#### Excerpt:
::::::
# Battlefield 2 crashes at loading screen(vista)



## punwisp (May 11, 2008)

Issues Ive seen about this had to do with a "laptop" This is about my desktop, thus a different issue.

Anyway here are my specs.

Windows Vista Home Base
manufacture: Dell
Model: Inspiration 531
Processor: AMD Athlon(tm) 64 X2 Duel Core Processor 3800+ 2.01 GHz
Memory(Ram): 1022 MB
System Type: 32-bit Operating System
Video Card: Nividia GeForce 8600GT

Battlefield 2142 works perfectly fine on my computer, on this game i played it after I installed battlefield 2(I got the collectors edition) and it worked fine(this is on SP) only it was a bit laggy/slow. Then I installed the whole thing, and i put click on the icon and it would show a loading screen, that woudl go poof then a black screen blinks up and then nothing happends.

This is what ive tried

compatibility techniques(with properties)
Couple tricks i learned online
updated direct X
updated My drivers
and some other things.
::::::
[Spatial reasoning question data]

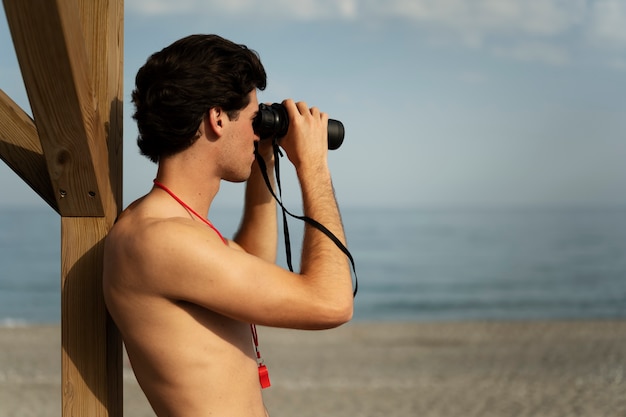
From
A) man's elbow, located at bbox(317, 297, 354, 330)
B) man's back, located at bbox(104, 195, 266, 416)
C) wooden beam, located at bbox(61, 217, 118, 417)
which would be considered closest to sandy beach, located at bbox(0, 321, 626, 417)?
wooden beam, located at bbox(61, 217, 118, 417)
::::::
#### What is asked:
1. How much memory (RAM) does the forum post list?
2. Do these statements agree with the forum post? (a) The computer in question is a laptop. (b) Battlefield 2142 runs fine on the computer. (c) The writer tried updating DirectX.
3. Output the forum post's passage starting at "# Battlefield 2" and ending at "a different issue.".
Answer only from the forum post, not from the material.

#### Answers to each task:
1. 1022 MB

2.
(a) No: "This is about my desktop, thus a different issue."
(b) Yes: "Battlefield 2142 works perfectly fine on my computer"
(c) Yes: "updated direct X"

3.
# Battlefield 2 crashes at loading screen(vista)



## punwisp (May 11, 2008)

Issues Ive seen about this had to do with a "laptop" This is about my desktop, thus a different issue.